JFK's war on poverty was such a success that Reagan decided to wage a war on drugs. When that was such a huge success, Bush declared a war on terror. Today it seems the US is ready to declare war on war. God help us all.

Friday, August 16, 2013

The Quantum Crowd

from a chapter called "Defining the Public in Piccadilly Circus" for a forthcoming collection on public screens and transnational cultures edited by Nikos Papastergiadis and Scott McQuire.

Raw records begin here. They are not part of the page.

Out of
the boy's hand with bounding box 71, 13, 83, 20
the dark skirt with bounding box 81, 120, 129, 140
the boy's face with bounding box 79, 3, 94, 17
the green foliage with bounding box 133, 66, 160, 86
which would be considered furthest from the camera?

The public that threatened in the early 20th century to become mass became instead the lonely crowd, and the lonely crowd in turn has become a circuit of managed desires no longer adding up to individuals. When Laclau (2005) describes the unit of populist politics as demands, he approaches an understanding of this new condition, where the units are neither social nor individual but desires in movement, unanchored from biography and mobilised in currents through the tides of quotidian human affairs. The process by which communities and extended families were reduced to the nuclear family of the classic consumer society of Keynesianism continued in the Bretton Woods era to produce as unit of consumption the atomised individual. Neo-liberalism, coinciding with personal computing, internet and mobile media, encouraged the break-up of the individual, just as the previous regime encouraged the break-up of the nuclear family in an epidemic of divorce. Now only unanchored desires function as sub-individual social particles. We have moved from the molecular family to the atomic individual and thence to the quantum dynamic of desire, at which point the art of managing desires takes over from politics as the conduct of public life.

Wednesday, July 17, 2013

The Abundance of the Seas

from the late Professor [Thomas] Huxley

"I believe it may be affirmed with confidence that, in relation to our present modes of fishing, a number of the most important sea fisheries, such as the cod fishery, the herring fishery, and the mackerel fishery, are inexhaustibleAnd I base this conviction on two grounds. First, that the multitude of these fishes is so inconceivably great that the number we catch is relatively insignificant; and secondly, that the magnitude of the destructive agencies at work upon them is so prodigious that the destruction effected by the fishermen cannot sensibly increase the death rate . . . I believe, then, that the cod fishery, the herring fishery, the mackerel fishery, and probably all the great sea fisheries are inexhaustible; that is to say, that nothing we do seriously affects the number of fish. And any attempt to regulate these fisheries seems, consequently, from the nature of the case, to be useless" ('The Abundance of the Seas', New York Times, November 17, 1895)

No-one makes an assumption of that kind any more, not after the catastrophic decline of fish populations in the North Atlantic and elsewhere. Except when it comes to the pillaging of human creativity, sentimentally deemed to be an equally inexhaustible resource. Hmmm.